__TAREA POR HACER__:
Vuelve a escribir el trozo del texto sobre las monarquías que empieza en "Es evidente que" y termina en "y la ciudadanía.", pero cambia "monarcas" por "soberanos".

MONARQUÍAS Y REYES (Jn 18, 33-37)

MONARQUÍAS Y REYES (Jn 18, 33-37)

Los reyes y las monarquías eran en la antigüedad y hasta tiempos bien recientes el poder absoluto, la autoridad indiscutida y algo así como la encarnación de la voluntad de Dios en el gobierno de los pueblos. Trono y altar formaban parte del imaginario colectivo, de una u otra forma y con una u otra denominación, en todos los pueblos y culturas. Desde esta perspectiva; y si, por otra parte, consideramos aquello que han llegado a ser hoy las actuales  monarquías, las cuales de sólidas, impositivas, indiscutibles e incuestionables, se han convertido en tambaleantes, dudosas, desprestigiadas o decorativas, cuestionables y cuestionadas, parece que hablar en 2021 de “Cristo rey” sea lo más retrógrado, equívoco, atávico, inconveniente, e incluso falaz y engañoso, que podríamos hacer los cristianos.

Es evidente que desde una perspectiva meramente evangélica es improcedente hablar de títulos reales como atributos de Jesús cuando se considera a los monarcas como la culminación de la pirámide en el ejercicio y símbolo del poder, sea al modo de las monarquías absolutas y “dictatoriales” tradicionales, a las que llegaba a considerarse sacramentos de Dios (brazo ejecutor en la sociedad de la voluntad divina, al estilo del David bíblico), sea al modo de las actuales y descafeinadas monarquías parlamentarias, cuyo poder real es más bien protocolario, simbólico y representativo; pero que, en cualquier caso, siguen situándose en la esfera del mando y del gobierno de la sociedad y la ciudadanía.

__DATOS A REVISAR__:
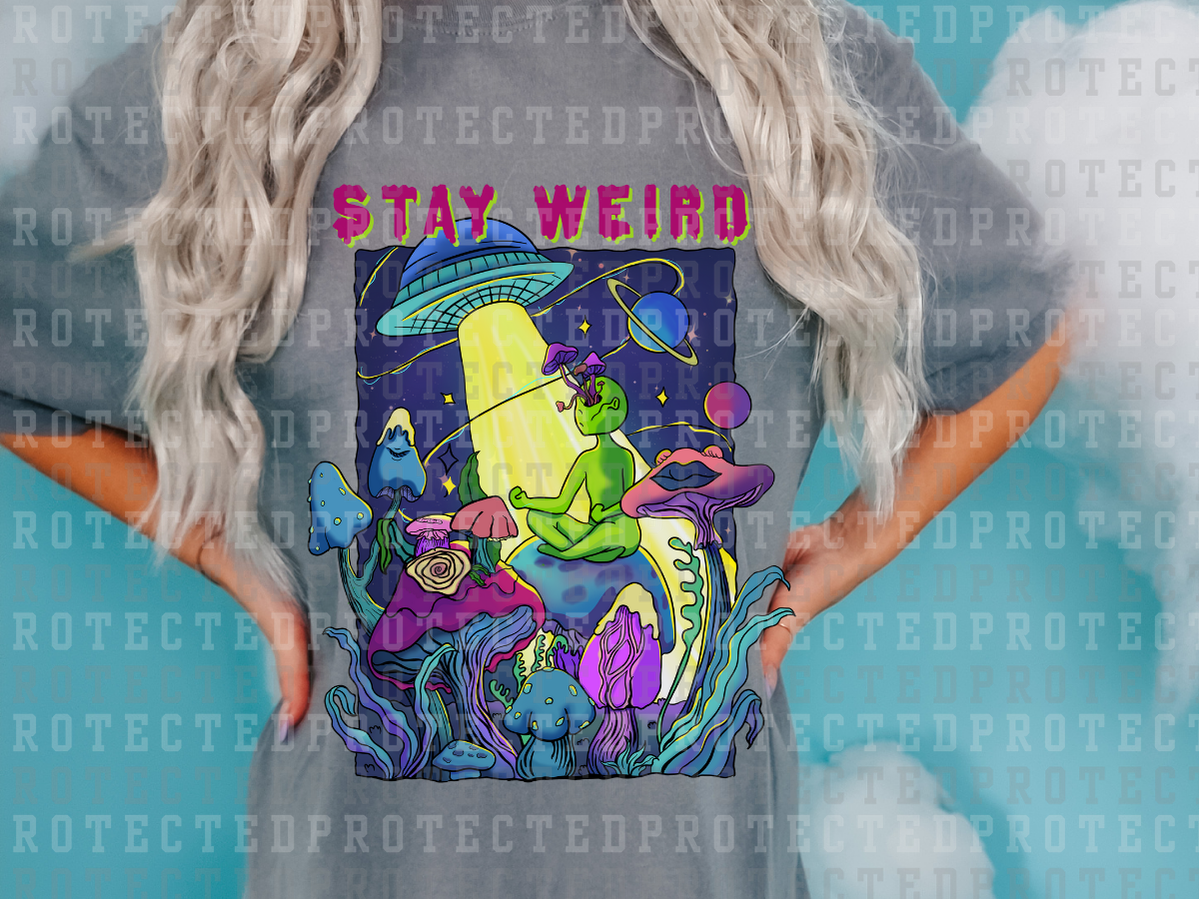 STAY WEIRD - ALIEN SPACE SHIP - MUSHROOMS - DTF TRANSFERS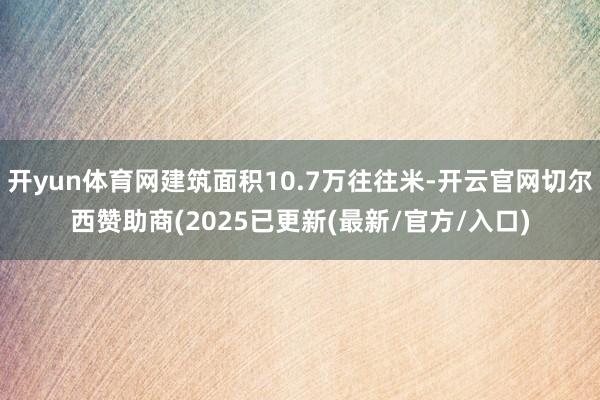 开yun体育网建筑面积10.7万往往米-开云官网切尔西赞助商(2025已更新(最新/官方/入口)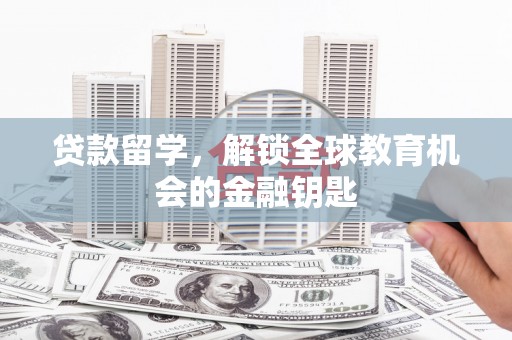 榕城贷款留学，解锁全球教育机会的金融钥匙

* * *

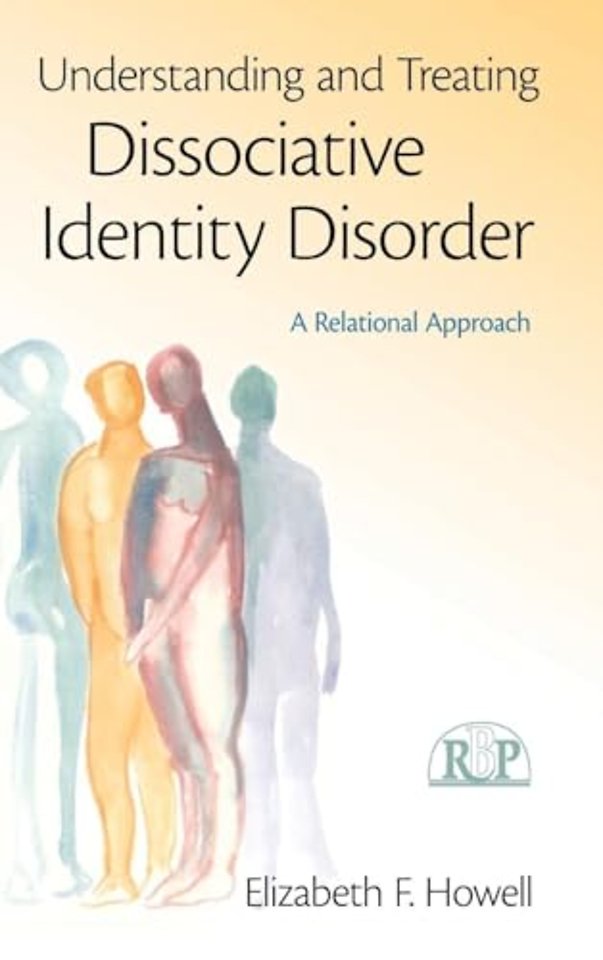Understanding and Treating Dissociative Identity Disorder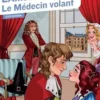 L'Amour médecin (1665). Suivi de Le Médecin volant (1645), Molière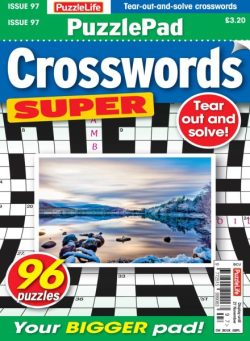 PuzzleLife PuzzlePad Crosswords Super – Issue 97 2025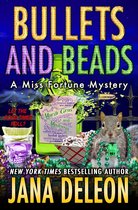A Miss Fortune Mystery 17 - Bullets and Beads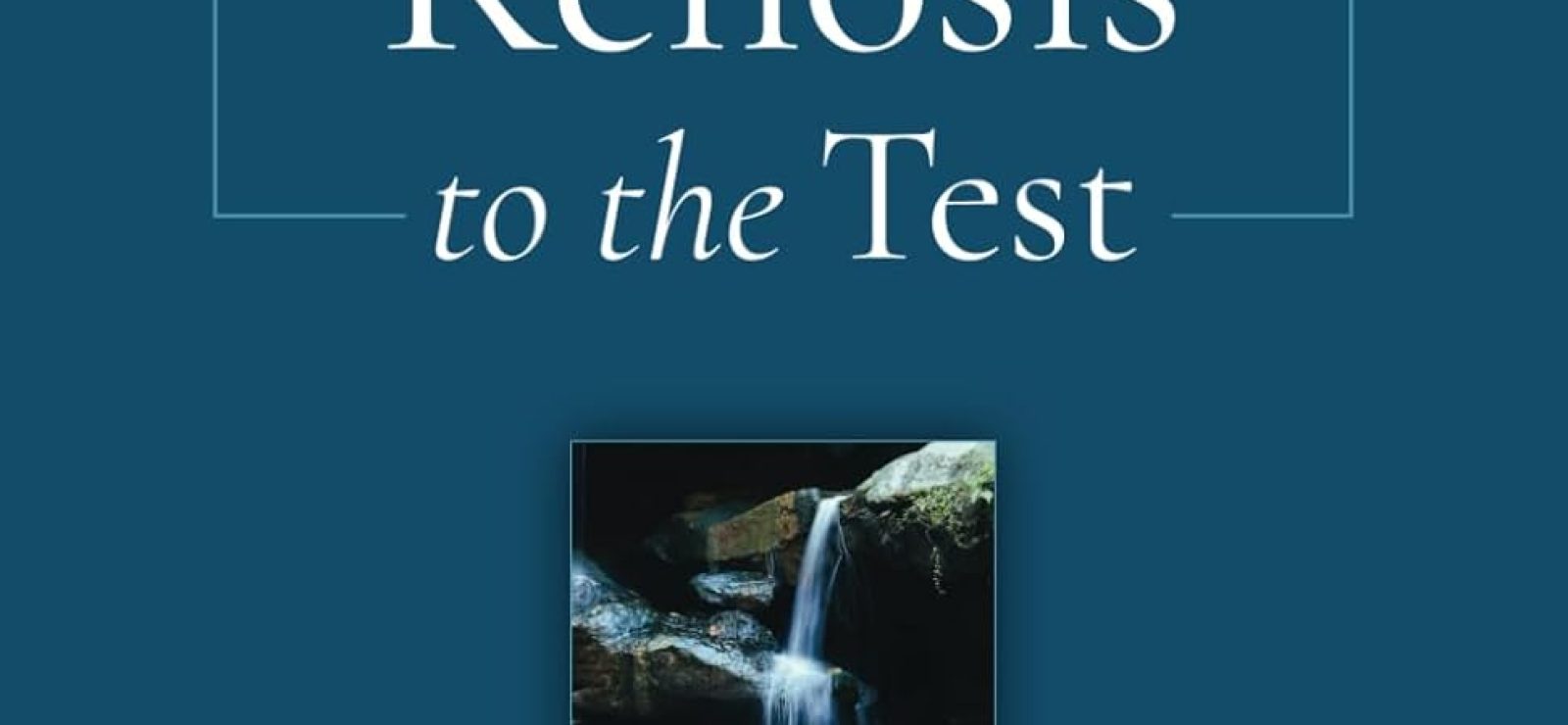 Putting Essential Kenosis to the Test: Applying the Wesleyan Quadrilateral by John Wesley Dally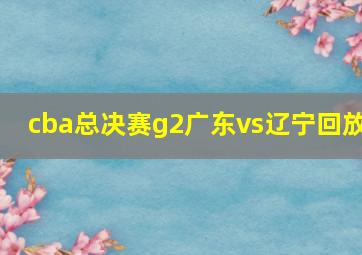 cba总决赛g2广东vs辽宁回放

__RESULTADO__:
Es evidente que desde una perspectiva meramente evangélica es improcedente hablar de títulos reales como atributos de Jesús cuando se considera a los soberanos como la culminación de la pirámide en el ejercicio y símbolo del poder, sea al modo de las monarquías absolutas y “dictatoriales” tradicionales, a las que llegaba a considerarse sacramentos de Dios (brazo ejecutor en la sociedad de la voluntad divina, al estilo del David bíblico), sea al modo de las actuales y descafeinadas monarquías parlamentarias, cuyo poder real es más bien protocolario, simbólico y representativo; pero que, en cualquier caso, siguen situándose en la esfera del mando y del gobierno de la sociedad y la ciudadanía.